Vendredi 29 mars 2013, par Céline Verlant

Quand un prénom fait toute une histoire

Dans la veine de Cuisines et dépendances, Le Dîner de cons et Le Dieu du carnage, le Théâtre des Galeries monte pour la première fois Le Prénom, inscrivant cette programmation dans la tendance à la mode de reprendre en Belgique ce qui a fait ses preuves en France, avec les « bankables » du moment et autres valeurs sûres.

On ne choisit pas sa famille, ni par conséquent, le patronyme qui lui est attaché. On le porte, qu’il nous plaise ou non, parce que c’est ainsi. Parce que c’est comme ça que les générations se perpétuent depuis des centaines d’années. Alors quand il s’agit de pouvoir « choisir » ce petit nom particulier à lui joindre, on dirait que les neurones des jeunes parents, soudain autorisés à vivre une liberté familiale intime, se mettent à péter un plomb, une durite, un câble, appelez-le comme vous voudrez, bref, à vivre un délire narcissique électrique digne d’un feu d’artifice.

Tous deux issus de l’univers du cinéma, les auteurs de cette première pièce* écrite à quatre mains ne font pas exception à la règle. Nourris de leur expérience personnelle, ils développent ici un sujet très porteur pour servir un huit clos entre cinq personnages. Il débute lorsque Vincent se rend chez sa sœur et des amis, au cinquième mois de grossesse de sa femme Anna. Il annonce le prénom qu’il va donner à son enfant, pensant qu’il s’agit d’une bonne nouvelle, et provoque un cataclysme. Chacun y va de son petit commentaire, se croyant autorisé à mettre son grain de sel, tant et si bien que la moutarde monte au nez des uns et à la barbe des autres : le buffet marocain vire à l’aigre, la méchouia tourne mi-figue mi-raisin, et le rosé devient gris.

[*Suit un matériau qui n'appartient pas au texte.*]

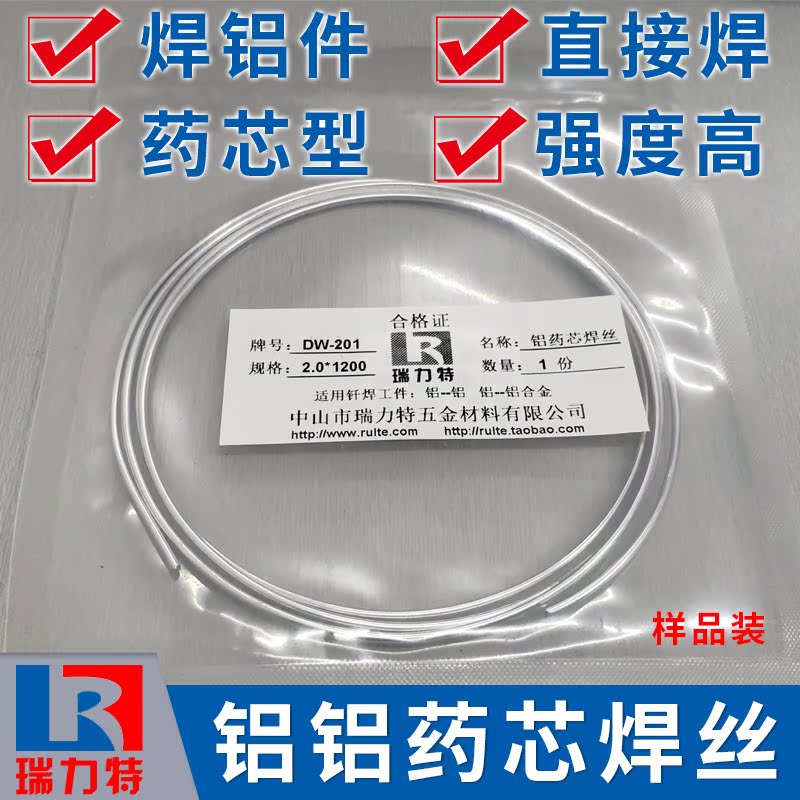 aluminum aluminum flux cored wire aluminum flux cored wire aluminum welding wire aluminum welding wire aluminum brazing material 1 2 m sample loading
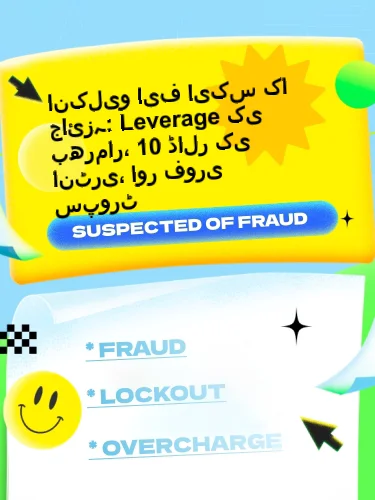 مثبت ریویوز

L’écriture serrée, verbeuse, intello, le ton nerveux, et le rythme très soutenu, donnent un mélange explosif qui regorge de bons mots. Tels des cartouches, ils servent les attaques cinglantes de ces adultes au comportement régressif. Un peu comme si la grenade dégoupillée lancée par Vincent les avait soudain transformés en gamins au jardin d’enfants s’envoyant leur jouet à la figure, modifiant constamment les alliances et les pseudo-amitiés. Et l’éternel refrain « Toute vérité n’est pas bonne à dire » pointe le bout de son révolver sur chacun d’entre nous, concernés que nous sommes par les souvenirs vécus que nous rappelle la gueguerre qui se déroule sous nos yeux.

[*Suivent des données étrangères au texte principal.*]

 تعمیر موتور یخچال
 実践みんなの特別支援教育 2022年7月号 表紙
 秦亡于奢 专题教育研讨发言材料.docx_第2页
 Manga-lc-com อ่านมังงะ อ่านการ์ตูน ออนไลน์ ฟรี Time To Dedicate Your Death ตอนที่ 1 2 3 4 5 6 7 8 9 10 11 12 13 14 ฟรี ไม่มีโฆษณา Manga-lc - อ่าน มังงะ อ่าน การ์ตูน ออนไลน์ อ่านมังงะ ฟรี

Dans son rôle, Stéphane De Groodt est un Vincent Larchet impeccable. Il offre à cet agent immobilier qui a réussi et qui est insupportablement attachant, un jeu naturaliste, nourri de l’intérieur, vécu à chaque instant. Le ton qu’il donne à ce fils chéri à sa maman qui pense que rien ne peut lui résister est d’une sobriété tellement juste que les moindres fioritures de ces partenaires paraissent presque suspectes. Nul doute que le rodage d’après première huilera joyeusement l’ensemble de cette sympathique distribution épicée. Mention spéciale à Steve Driesen (il incarne Pierre Garaud – le prof de littérature avare) pour son fonctionnement très adroit, bien qu’il soit « de gauche », avec son beau-frère de droite, Vincent. L’exercice du huis clos et le décor très frontal, à l’avant-scène, limitent les grandes trouvailles de mise en scène, qui, si elle paraît statique par moments, est agréable dans l’ensemble.

- Dis-moi, Céline, les soirées vont passer, pourquoi faut-il penser à y aller ?
- Pour découvrir LE prénom qui fait toute une histoire…

Céline Verlant

*Le film tiré de la pièce, en coproduction franco-belge, est une réussite qui évite l’écueil d’en faire du théâtre filmé. Il lui apporte même un visuel qui dynamise la mise en scène et allège les passages narrés, un mé-chouïa longuets dans la pièce.